Rows of spatial question data:
|---|

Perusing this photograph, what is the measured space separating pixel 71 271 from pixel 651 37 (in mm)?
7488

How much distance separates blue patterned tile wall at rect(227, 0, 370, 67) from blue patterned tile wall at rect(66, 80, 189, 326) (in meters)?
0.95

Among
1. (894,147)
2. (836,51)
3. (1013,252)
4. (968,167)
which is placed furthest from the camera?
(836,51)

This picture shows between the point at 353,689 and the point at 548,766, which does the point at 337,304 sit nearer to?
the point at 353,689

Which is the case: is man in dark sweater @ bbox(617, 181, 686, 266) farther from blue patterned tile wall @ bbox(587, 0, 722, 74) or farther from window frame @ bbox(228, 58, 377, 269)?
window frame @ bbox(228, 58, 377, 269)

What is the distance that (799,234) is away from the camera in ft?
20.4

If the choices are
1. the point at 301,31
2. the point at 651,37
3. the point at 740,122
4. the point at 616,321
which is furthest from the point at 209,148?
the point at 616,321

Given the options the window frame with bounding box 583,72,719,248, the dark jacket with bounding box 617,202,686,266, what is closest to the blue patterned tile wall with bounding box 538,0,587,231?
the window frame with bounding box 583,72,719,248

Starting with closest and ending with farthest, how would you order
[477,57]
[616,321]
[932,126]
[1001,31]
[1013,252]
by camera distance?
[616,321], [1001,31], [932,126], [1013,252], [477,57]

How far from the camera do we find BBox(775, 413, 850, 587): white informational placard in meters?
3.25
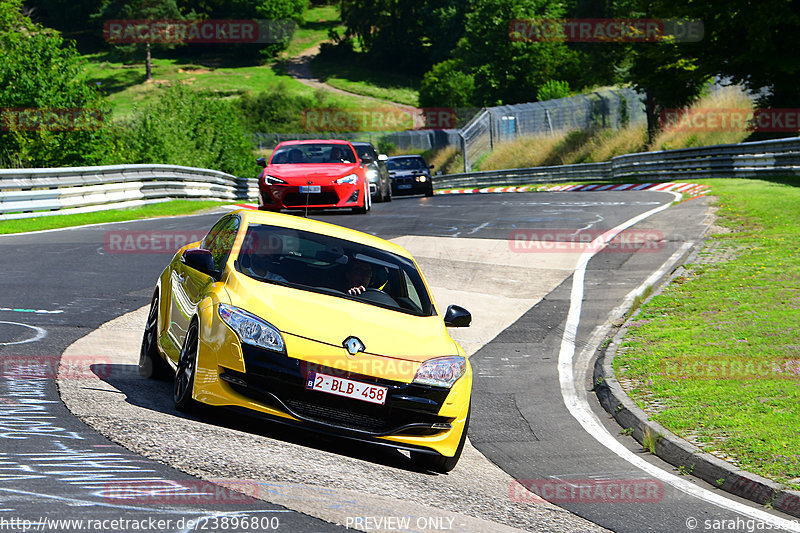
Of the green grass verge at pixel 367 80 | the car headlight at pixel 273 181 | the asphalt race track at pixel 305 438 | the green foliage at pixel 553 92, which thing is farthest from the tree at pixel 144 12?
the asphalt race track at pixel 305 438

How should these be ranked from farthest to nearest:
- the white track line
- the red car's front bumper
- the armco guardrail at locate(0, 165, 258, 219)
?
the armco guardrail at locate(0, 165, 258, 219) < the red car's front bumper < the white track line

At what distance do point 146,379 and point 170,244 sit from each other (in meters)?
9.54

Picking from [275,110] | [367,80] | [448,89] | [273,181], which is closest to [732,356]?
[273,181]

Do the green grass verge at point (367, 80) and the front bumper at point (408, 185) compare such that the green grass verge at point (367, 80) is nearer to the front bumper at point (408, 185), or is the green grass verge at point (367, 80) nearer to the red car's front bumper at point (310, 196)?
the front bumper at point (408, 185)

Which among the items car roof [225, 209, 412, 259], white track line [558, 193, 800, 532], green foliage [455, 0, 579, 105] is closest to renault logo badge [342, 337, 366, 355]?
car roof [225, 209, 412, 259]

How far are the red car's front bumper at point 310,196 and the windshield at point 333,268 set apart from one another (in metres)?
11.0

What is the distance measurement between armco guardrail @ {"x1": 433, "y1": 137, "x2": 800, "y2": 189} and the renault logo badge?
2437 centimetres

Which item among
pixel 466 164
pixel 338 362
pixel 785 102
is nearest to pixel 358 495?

|---|

### GOAL OF THE EXERCISE
Write out all the entries word for word, but skip any images.

### SOLUTION TO THIS EXERCISE
Perusing this photograph, what is the measured space separating pixel 71 271 from pixel 651 37 (in mm)?
7488

How much distance separates blue patterned tile wall at rect(227, 0, 370, 67) from blue patterned tile wall at rect(66, 80, 189, 326) (in meters)?
0.95

Among
1. (894,147)
2. (836,51)
3. (1013,252)
4. (968,167)
which is placed furthest from the camera?
(836,51)

This picture shows between the point at 353,689 and the point at 548,766, which does the point at 337,304 sit nearer to?
the point at 353,689

Which is the case: is man in dark sweater @ bbox(617, 181, 686, 266) farther from blue patterned tile wall @ bbox(587, 0, 722, 74) or farther from window frame @ bbox(228, 58, 377, 269)?
window frame @ bbox(228, 58, 377, 269)

What is the distance that (799,234) is away from the camera in ft?
20.4

If the choices are
1. the point at 301,31
2. the point at 651,37
3. the point at 740,122
4. the point at 616,321
which is furthest from the point at 209,148?
the point at 616,321

Given the options the window frame with bounding box 583,72,719,248, the dark jacket with bounding box 617,202,686,266, what is closest to the blue patterned tile wall with bounding box 538,0,587,231?
the window frame with bounding box 583,72,719,248

Starting with closest and ending with farthest, how would you order
[477,57]
[616,321]
[932,126]
[1001,31]
[1013,252]
by camera distance?
[616,321], [1001,31], [932,126], [1013,252], [477,57]

How far from the camera do we find BBox(775, 413, 850, 587): white informational placard in meters?
3.25
Of the green grass verge at pixel 367 80 | the car headlight at pixel 273 181 | the asphalt race track at pixel 305 438 | the green foliage at pixel 553 92, which thing is farthest from the tree at pixel 144 12?
the asphalt race track at pixel 305 438

How should these be ranked from farthest to nearest:
- the white track line
- the red car's front bumper
- the armco guardrail at locate(0, 165, 258, 219)
?
the armco guardrail at locate(0, 165, 258, 219) < the red car's front bumper < the white track line

At what distance do point 146,379 and point 170,244 sit from each other (in meters)?
9.54

Picking from [275,110] | [367,80] | [448,89] | [273,181], which is closest to [732,356]?
[273,181]

Do the green grass verge at point (367, 80) and the front bumper at point (408, 185) compare such that the green grass verge at point (367, 80) is nearer to the front bumper at point (408, 185), or is the green grass verge at point (367, 80) nearer to the red car's front bumper at point (310, 196)?
the front bumper at point (408, 185)

Which among the items car roof [225, 209, 412, 259], white track line [558, 193, 800, 532], green foliage [455, 0, 579, 105] is closest to renault logo badge [342, 337, 366, 355]?
car roof [225, 209, 412, 259]

How far are the red car's front bumper at point 310,196 and the windshield at point 333,268 set apart from one another (in metres)?
11.0

What is the distance measurement between armco guardrail @ {"x1": 433, "y1": 137, "x2": 800, "y2": 189} and the renault logo badge?
2437 centimetres

Which item among
pixel 466 164
pixel 338 362
pixel 785 102
is nearest to pixel 358 495?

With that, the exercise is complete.